History of the Snowball recruitment marches

TWO Jindabyne women have taken a quirky piece of war history to Cooma - and locals might be surprised to learn about an unusual approach to recruiting men to the war effort after the Gallipoli debacle in World War I.

Rosemary Stewart-Beardsley and Greta Lynette Jones from the Snowy Alpine Heritage Association in Jindabyne have put together a display at the Monaro Regional Library on a recruitment method that was popular during the First World War called the 'snowball' recruiting march.

One of these marches was 'The Men From Snowy River' march which started at Delegate, near the New South Wales / Victorian border, to the training camp at Goulburn, a distance of some 350 kilometres, over 23 days.

Ms Stewart-Beardsley and Ms Lynette Jones have put together a display of memorabilia and a powerpoint presentation and taken them to the Jindabyne CWA, the Dalgety Womens' Day, the Berridale Historical Society and the Berridale Hostel.

A professional historian, Ms Stewart-Beardsley said researching the WW1 "Men From Snowy River" march came about in the first instance as a result of the Snowy Alpine Heritage Association being awarded a $1000 grant from the NSW Department of Environment and Heritage to investigate and record the stories of the men from the Snowy River Shire who had participated in this event.

From there, the field of research has widened to encompass those volunteers who came from families living within Cooma-Monaro shire.

Research on "The men from Snowy River" has been done by Ms Jones and Ms Stewart-Beardsley.

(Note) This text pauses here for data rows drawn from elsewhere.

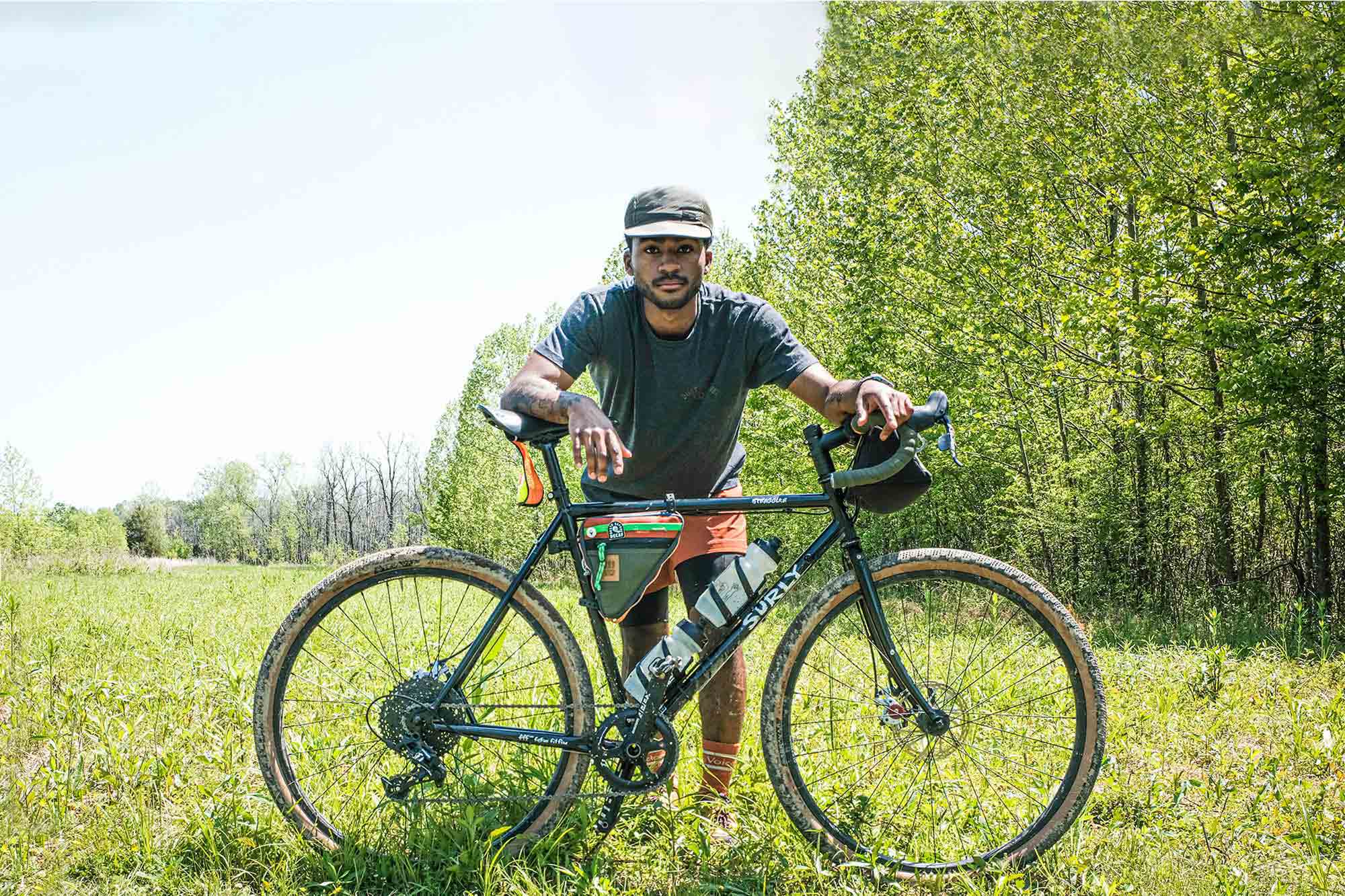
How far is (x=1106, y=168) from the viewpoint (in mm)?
10305

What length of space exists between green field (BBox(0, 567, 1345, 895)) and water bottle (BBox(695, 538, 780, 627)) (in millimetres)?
760

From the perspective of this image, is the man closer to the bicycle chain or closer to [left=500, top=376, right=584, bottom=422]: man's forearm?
[left=500, top=376, right=584, bottom=422]: man's forearm

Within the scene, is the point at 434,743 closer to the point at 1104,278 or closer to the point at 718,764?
the point at 718,764

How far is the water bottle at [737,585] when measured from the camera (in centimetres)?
278

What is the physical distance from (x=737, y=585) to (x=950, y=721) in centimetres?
81

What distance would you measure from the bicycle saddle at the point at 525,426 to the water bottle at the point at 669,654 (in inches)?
28.8

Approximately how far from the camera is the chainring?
9.02 ft

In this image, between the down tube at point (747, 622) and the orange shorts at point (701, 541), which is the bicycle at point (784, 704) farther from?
the orange shorts at point (701, 541)

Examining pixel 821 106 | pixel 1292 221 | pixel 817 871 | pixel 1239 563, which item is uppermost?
pixel 821 106

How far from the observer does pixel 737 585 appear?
2.80 m

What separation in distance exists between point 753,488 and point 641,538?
16.8 meters

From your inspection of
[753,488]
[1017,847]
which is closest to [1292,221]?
[1017,847]

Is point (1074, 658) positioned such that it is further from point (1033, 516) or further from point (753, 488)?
point (753, 488)

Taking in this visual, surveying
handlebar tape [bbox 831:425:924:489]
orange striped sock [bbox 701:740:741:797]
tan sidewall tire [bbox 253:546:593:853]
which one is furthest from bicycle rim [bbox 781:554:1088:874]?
tan sidewall tire [bbox 253:546:593:853]
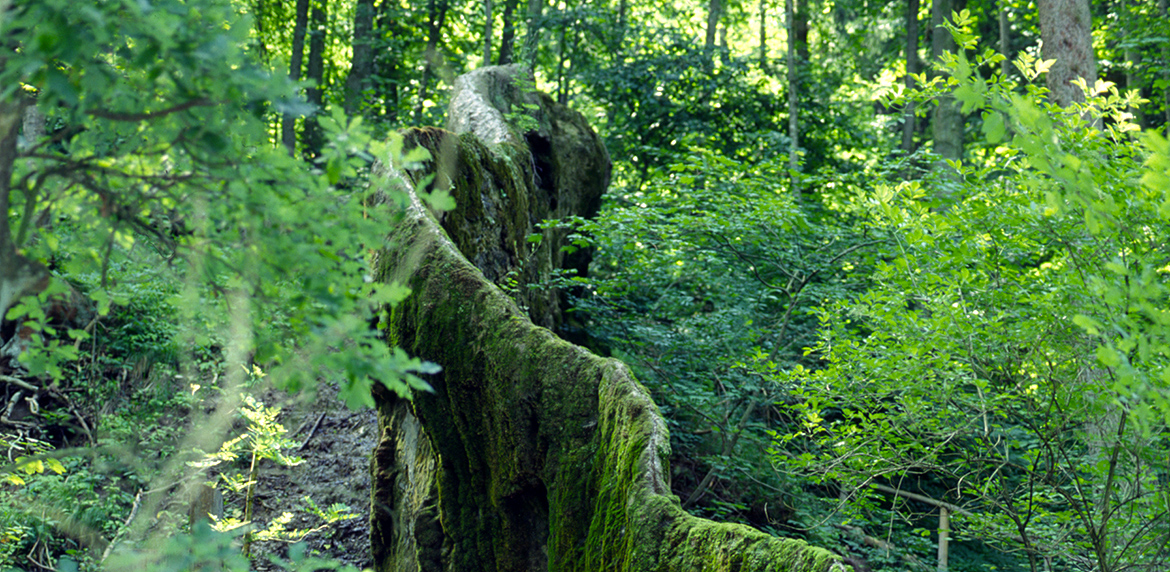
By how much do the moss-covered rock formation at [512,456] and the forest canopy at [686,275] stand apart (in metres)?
0.89

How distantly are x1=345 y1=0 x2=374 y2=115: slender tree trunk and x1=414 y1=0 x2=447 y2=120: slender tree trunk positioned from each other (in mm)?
1509

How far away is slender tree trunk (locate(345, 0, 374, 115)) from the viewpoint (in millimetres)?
13398

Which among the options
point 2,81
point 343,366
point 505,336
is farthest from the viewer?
point 505,336

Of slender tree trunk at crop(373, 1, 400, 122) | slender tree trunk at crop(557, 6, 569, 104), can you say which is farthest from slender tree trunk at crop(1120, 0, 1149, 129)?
slender tree trunk at crop(373, 1, 400, 122)

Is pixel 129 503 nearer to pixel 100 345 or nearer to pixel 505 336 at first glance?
pixel 100 345

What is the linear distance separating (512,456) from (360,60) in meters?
11.3

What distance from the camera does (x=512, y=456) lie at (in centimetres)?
462

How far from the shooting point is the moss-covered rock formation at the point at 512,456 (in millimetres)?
3568

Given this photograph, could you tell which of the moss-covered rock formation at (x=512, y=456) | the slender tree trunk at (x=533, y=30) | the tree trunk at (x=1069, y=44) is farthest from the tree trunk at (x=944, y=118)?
the moss-covered rock formation at (x=512, y=456)

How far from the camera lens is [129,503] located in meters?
7.55

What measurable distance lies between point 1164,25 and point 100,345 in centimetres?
1445

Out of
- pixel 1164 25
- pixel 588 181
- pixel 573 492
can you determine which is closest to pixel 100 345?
pixel 588 181

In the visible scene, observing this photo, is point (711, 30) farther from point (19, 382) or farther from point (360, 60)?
point (19, 382)

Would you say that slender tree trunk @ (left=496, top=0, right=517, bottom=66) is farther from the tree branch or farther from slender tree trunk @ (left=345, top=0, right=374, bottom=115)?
the tree branch
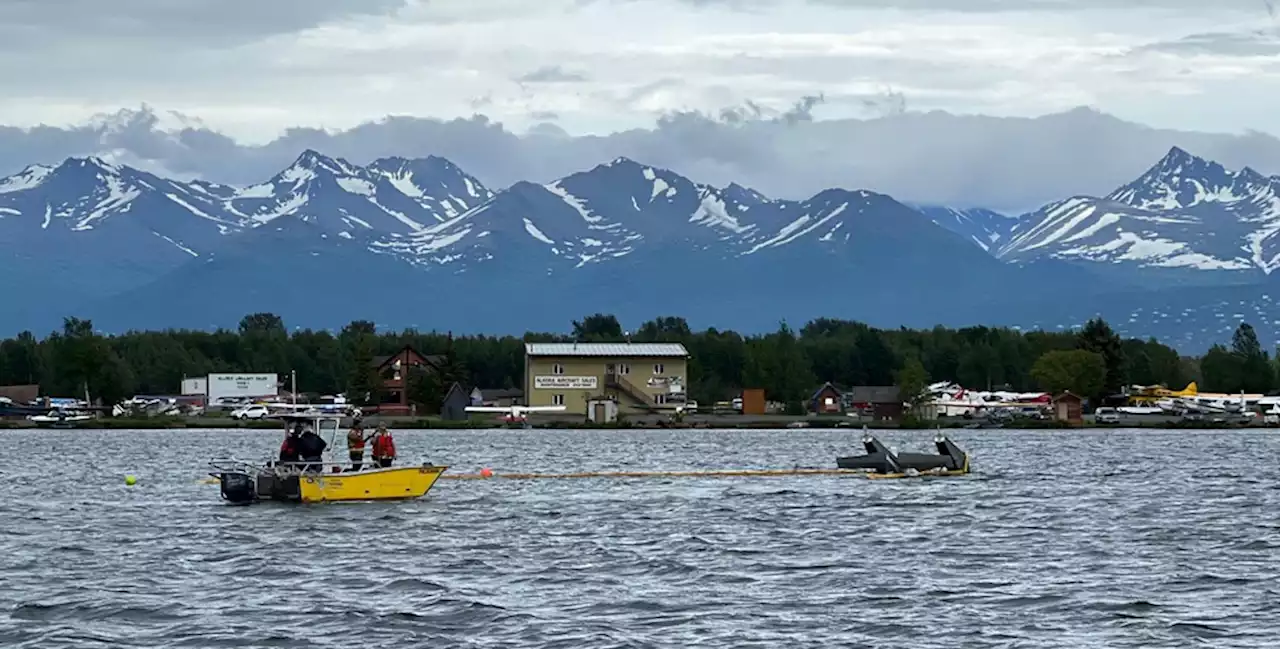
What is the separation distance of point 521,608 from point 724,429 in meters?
114

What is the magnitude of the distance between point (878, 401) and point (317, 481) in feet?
418

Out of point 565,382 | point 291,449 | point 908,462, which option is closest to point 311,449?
point 291,449

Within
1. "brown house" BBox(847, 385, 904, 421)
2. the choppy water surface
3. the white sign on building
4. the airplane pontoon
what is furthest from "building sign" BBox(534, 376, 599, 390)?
the choppy water surface

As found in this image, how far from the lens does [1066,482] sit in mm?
72750

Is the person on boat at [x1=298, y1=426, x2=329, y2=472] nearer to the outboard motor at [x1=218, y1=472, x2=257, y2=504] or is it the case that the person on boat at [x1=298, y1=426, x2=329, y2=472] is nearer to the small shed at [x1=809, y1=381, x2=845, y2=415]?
the outboard motor at [x1=218, y1=472, x2=257, y2=504]

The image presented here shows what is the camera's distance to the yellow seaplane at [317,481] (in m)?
57.1

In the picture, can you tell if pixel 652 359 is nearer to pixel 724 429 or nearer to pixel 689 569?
pixel 724 429

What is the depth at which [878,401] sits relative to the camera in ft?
593

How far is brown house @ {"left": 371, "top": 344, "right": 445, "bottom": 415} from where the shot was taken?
18212cm

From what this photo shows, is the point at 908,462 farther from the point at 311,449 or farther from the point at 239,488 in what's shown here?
the point at 239,488

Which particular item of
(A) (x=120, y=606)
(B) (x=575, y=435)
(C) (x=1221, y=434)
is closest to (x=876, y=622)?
(A) (x=120, y=606)

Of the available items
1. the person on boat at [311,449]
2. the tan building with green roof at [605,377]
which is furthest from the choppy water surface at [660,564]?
Answer: the tan building with green roof at [605,377]

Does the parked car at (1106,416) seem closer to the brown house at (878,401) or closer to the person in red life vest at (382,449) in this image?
the brown house at (878,401)

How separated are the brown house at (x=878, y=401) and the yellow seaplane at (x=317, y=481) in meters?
113
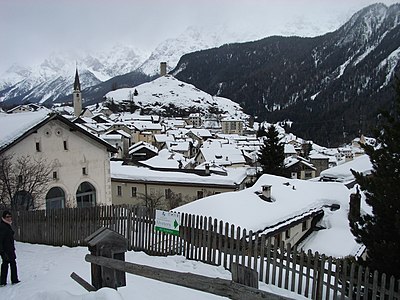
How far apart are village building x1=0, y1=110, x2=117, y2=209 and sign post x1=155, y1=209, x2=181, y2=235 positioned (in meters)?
13.1

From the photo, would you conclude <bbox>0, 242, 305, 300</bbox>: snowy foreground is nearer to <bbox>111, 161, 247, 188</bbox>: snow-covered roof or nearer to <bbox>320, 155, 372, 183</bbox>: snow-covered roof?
<bbox>111, 161, 247, 188</bbox>: snow-covered roof

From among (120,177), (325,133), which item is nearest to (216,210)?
(120,177)

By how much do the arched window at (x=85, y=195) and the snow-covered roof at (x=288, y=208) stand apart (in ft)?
24.9

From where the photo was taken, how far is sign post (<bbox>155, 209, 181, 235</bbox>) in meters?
11.2

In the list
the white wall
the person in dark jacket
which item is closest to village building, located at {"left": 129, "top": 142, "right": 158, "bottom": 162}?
the white wall

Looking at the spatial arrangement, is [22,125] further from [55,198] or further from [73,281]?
[73,281]

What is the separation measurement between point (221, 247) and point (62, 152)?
56.4 ft

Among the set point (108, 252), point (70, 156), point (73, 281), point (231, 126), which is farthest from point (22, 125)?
point (231, 126)

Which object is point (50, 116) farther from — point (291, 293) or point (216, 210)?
point (291, 293)

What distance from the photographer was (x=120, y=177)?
41688 millimetres

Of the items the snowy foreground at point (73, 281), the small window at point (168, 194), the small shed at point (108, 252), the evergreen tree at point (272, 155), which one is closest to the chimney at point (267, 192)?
the snowy foreground at point (73, 281)

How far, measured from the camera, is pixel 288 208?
2459 cm

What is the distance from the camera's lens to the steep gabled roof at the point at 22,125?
70.7ft

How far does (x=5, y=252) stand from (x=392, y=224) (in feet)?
28.1
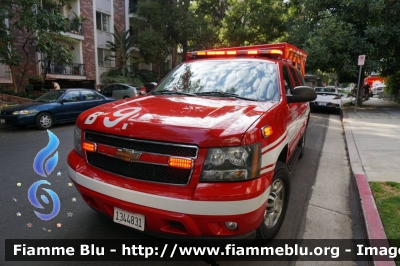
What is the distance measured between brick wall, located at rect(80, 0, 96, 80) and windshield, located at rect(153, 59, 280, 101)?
840 inches

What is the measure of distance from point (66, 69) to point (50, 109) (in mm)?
13656

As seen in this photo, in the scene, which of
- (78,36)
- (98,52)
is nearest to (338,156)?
(78,36)

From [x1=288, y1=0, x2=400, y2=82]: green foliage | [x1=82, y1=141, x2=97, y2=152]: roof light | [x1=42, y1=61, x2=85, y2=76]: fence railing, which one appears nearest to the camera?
[x1=82, y1=141, x2=97, y2=152]: roof light

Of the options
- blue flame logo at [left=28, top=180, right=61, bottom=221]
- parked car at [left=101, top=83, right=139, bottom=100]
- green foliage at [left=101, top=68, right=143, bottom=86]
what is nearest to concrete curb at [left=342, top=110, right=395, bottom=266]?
blue flame logo at [left=28, top=180, right=61, bottom=221]

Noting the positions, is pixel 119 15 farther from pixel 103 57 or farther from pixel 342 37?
pixel 342 37

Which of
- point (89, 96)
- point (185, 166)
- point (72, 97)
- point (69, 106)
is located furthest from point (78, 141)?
point (89, 96)

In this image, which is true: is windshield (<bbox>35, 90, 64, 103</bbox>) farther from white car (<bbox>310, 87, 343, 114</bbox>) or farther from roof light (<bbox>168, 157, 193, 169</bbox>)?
white car (<bbox>310, 87, 343, 114</bbox>)

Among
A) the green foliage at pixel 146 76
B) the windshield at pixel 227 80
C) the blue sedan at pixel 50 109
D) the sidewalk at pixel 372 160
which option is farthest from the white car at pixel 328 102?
the green foliage at pixel 146 76

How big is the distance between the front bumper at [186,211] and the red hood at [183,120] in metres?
0.41

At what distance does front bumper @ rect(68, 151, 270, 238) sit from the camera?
2.15 meters

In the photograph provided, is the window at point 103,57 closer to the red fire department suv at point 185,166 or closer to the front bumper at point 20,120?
the front bumper at point 20,120

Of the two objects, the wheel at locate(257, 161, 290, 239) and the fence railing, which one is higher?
the fence railing

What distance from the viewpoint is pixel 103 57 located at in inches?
985

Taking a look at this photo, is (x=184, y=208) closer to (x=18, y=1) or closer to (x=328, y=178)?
(x=328, y=178)
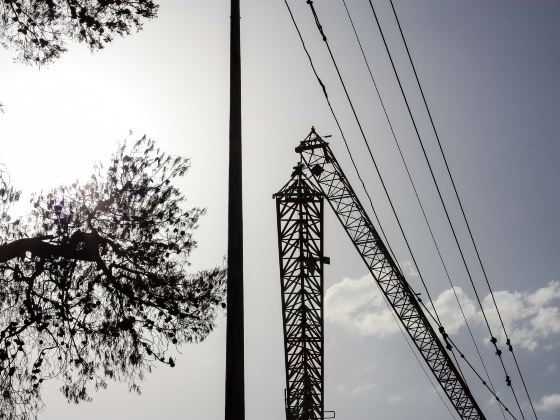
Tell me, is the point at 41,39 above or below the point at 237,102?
above

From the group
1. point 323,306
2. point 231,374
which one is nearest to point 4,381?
point 231,374

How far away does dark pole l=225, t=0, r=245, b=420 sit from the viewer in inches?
158

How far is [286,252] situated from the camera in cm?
2248

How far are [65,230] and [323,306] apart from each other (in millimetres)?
17290

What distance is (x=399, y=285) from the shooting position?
28062 millimetres

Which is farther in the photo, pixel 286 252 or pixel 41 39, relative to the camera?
pixel 286 252

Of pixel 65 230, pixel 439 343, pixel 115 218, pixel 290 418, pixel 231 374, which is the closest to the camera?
pixel 231 374

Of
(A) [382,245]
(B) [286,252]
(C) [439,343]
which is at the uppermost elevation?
(A) [382,245]

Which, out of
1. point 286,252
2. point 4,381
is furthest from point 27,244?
point 286,252

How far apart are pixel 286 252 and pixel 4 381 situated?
1545 centimetres

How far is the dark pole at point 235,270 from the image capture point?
13.1ft

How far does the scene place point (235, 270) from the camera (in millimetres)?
4332

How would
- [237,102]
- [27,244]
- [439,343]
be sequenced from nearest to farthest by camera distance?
[237,102]
[27,244]
[439,343]

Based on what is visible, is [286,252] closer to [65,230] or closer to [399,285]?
[399,285]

"For a great many years, Greta has been doing research into the lives of the men from Snowy River Shire who did not return from the two World Wars, Ms Stewart-Beardsley said.

"My speciality is rural social history and we would like to acknowledge the generosity of the many family members of the men who participated in the 'Men From Snowy River March' who have so freely shared their stories, photographs and documents."

Ms Stewart-Beardsley said the route followed the railway for much of the way.

"Some of the clever ones got on the train, rather than march all the way to Goulburn in the heat of the summer," Ms Stewart-Beardsley said.

Ms Stewart-Beardsley said following the appalling loss of life at Gallipoli, the Australian government promised Britain it would provide 5,000 extra soldiers a month for the war in Europe.

"In an effort to meet this pledge so-called "snowball" recruitment marches were organised throughout New South Wales.

"The basic premise behind these marches was that as they progressed along their chosen route, extra recruits joined at each stop along the way.

"One of these recruitment marches was the "Men From Snowy River" march which left Delegate on January 6, 1916 to march to Goulburn. "The men marched along what is now known as the Monaro Highway, the Old Cooma Road, through Queanbeyan and Tarago to the military training camp in Goulburn where they arrived on January 29, a distance of roughly 350 kilometres."

The march began with 12 volunteers and by the time they entered Goulburn camp their number was 140.

They were accompanied by four full-time Army staff personnel.

Ms Stewart-Beardsley said 45 of these volunteers gave their home address as either within the Snowy River Shire (back then known as the Dalgety Shire) or Cooma-Monaro Shire.

"Almost all of then were drafted into the 4th Reinforcements for the 55th Battalion, A.I.F., which served on the Western Front from the later quarter of 1916 until the end of the war in 1918.